Итак, все мои мечты об ученье в школе рухнули. И долго потом я сокрушался об этом. С тяжелым чувством я вернулся опять в Москву к отцу. Отец рассердился на меня и стал бранить. Он был недоволен моей неудачей и тем, что я не дело задумал — учиться. Он определил меня опять на железную дорогу, только уже не в токари, а на товарную станцию в наклейщики — писать и налеплять на товар наклейки (небольшие ярлычки из бумаги). Тут жалованье положили мне 18 рублей в месяц на своих харчах. Я в это время стал думать: уж если мне не удалось поступить никуда в школу, то надо, по примеру Сурикова, хоть самоучкой как-нибудь заняться самообразованием. Я накупил кое-каких старых учебников и решил учиться всему: грамматике, теории словесности, истории русской и всеобщей, Закону Божию, арифметике и проч. Это было в сентябре 1876 года. Живя вместе с отцом в одной квартире, я изредка, по вечерам, похищая часы у отдыха от службы, украдкой от отца, начал учиться и в то же время иногда писал стихи. Так я написал тогда «Душа мрачна, как бездны дно…», «Путь к науке», «Не гимном волшебным» и другие. Я страшно мучился… И мне было действительно трудно и плохо: грамматику с историей я еще кое-как понимал, но в теории словесности, без помощи учители, я и третьей части не мог понять. Все эти архаизмы, варваризмы, неологизмы, плеоназмы, тавтологии, параллелизмы, синонимы и всякие другие «измы», и потом виды русского стихосложения, стопы: ямб, хорей, дактиль, амфибрахий, анапест, цезура, строфа и прочие — я никак не мог осилить. Но из истории литературы я понял, что все известные писатели не просто писали, как я, — не заботясь о том, что выйдет из-под их пера, — но что они преследовали известные цели, стремились к идеалу, проводили разные мысли, идеи, создавали типы и т. д. И я тогда же порешил, что и мне надо проводить какие-нибудь добрые и полезные мысли и что писать можно не только одну сущую правду с натуры, что было лишь в действительности, а что можно писать и выдуманные рассказы, и сказки, лишь бы была художественная правда, и в сказках можно проводить какие угодно хорошие мысли; а так как сказки гораздо охотнее читаются простым народом, то я решил писать и сказки.
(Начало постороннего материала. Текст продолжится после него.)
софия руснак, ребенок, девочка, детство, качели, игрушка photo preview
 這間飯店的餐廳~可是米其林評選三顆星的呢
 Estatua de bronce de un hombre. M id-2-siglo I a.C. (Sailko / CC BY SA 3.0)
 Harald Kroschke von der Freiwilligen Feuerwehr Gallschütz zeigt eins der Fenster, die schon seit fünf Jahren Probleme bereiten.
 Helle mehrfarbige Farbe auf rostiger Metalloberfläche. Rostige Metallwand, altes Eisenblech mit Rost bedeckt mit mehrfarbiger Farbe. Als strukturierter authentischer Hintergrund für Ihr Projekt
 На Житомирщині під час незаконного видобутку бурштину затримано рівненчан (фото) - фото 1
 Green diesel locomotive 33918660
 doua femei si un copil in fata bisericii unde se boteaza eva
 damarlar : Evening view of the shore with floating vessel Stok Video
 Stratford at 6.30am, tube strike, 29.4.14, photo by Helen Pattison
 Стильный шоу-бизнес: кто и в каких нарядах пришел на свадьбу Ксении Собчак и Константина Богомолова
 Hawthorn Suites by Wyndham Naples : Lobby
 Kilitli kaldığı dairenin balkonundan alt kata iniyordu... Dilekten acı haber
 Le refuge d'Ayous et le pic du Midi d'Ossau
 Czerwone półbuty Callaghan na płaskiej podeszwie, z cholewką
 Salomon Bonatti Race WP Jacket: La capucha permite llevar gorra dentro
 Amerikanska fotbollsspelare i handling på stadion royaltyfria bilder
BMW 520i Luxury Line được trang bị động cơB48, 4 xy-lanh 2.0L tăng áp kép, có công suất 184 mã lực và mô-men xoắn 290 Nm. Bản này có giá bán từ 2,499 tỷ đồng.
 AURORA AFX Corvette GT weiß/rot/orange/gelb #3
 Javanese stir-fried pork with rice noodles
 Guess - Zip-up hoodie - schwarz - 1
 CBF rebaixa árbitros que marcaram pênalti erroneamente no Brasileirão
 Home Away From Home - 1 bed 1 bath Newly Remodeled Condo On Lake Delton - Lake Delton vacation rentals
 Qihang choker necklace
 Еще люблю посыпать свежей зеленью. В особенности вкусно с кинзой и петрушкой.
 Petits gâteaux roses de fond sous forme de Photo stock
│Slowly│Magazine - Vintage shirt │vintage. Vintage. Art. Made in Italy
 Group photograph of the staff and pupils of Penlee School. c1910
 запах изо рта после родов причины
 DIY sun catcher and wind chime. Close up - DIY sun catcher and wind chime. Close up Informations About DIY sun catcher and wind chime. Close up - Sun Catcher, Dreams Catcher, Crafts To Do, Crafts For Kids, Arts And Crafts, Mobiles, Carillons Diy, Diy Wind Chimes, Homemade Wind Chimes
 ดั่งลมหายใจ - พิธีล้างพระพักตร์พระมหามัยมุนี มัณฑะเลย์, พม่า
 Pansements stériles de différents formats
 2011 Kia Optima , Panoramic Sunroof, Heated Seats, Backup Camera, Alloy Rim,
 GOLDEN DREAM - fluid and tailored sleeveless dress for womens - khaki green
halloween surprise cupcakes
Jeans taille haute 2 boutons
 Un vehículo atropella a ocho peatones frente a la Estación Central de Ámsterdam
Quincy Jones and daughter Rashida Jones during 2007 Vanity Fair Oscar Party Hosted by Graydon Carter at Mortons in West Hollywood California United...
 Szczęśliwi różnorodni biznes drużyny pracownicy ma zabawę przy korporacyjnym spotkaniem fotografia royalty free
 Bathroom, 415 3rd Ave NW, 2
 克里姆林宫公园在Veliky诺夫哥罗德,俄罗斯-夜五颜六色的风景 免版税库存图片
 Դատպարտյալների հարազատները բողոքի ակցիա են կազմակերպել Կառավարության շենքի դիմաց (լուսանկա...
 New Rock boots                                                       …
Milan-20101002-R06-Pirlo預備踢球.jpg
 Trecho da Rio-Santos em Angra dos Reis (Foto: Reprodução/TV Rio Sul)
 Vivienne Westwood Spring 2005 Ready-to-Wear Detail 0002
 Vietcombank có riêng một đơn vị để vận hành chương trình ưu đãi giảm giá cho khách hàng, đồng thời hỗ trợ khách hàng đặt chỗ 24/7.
К Сурикову я в это время не ходил — некогда было… Только как-то раз сбегал я к нему и рассказал о неудачной попытке поступить в учительскую семинарию и сказал, что теперь учусь самоучкой, да плохо понимаю. Он мне на это сказал: «И учись самоучкой, да читай побольше. Вот я же выучился, так, что в знании русского языка могу потягаться с любым филологом». Я спросил: «А что такое филолог?» Он мне ответил, что это по-русски значит «языковед». Я опять принялся учиться и читать. И тут и первый раз мне удалось прочитать Пушкина, Лермонтова, Никитина и Некрасова. Стихотворения этих поэтов произвели на меня сильное впечатление, и эти поэты сделались любимыми моими писателями, а Кольцов и Суриков давно уже были моими любимцами. Так прошла зима; наступила весна 1877 года. Отец мой уволился с железной дороги и уехал сначала за Москву, в село Котово, а потом и в свою деревню и стал крестьянствовать. Я остался один, и мне стало гораздо свободнее заниматься учением и писанием. Тут в первый раз я осмелился послать в редакцию «Будильника» три моих стихотворения. Одно из них «Где отрадный тот свет» было напечатано в июне месяце, в № 23.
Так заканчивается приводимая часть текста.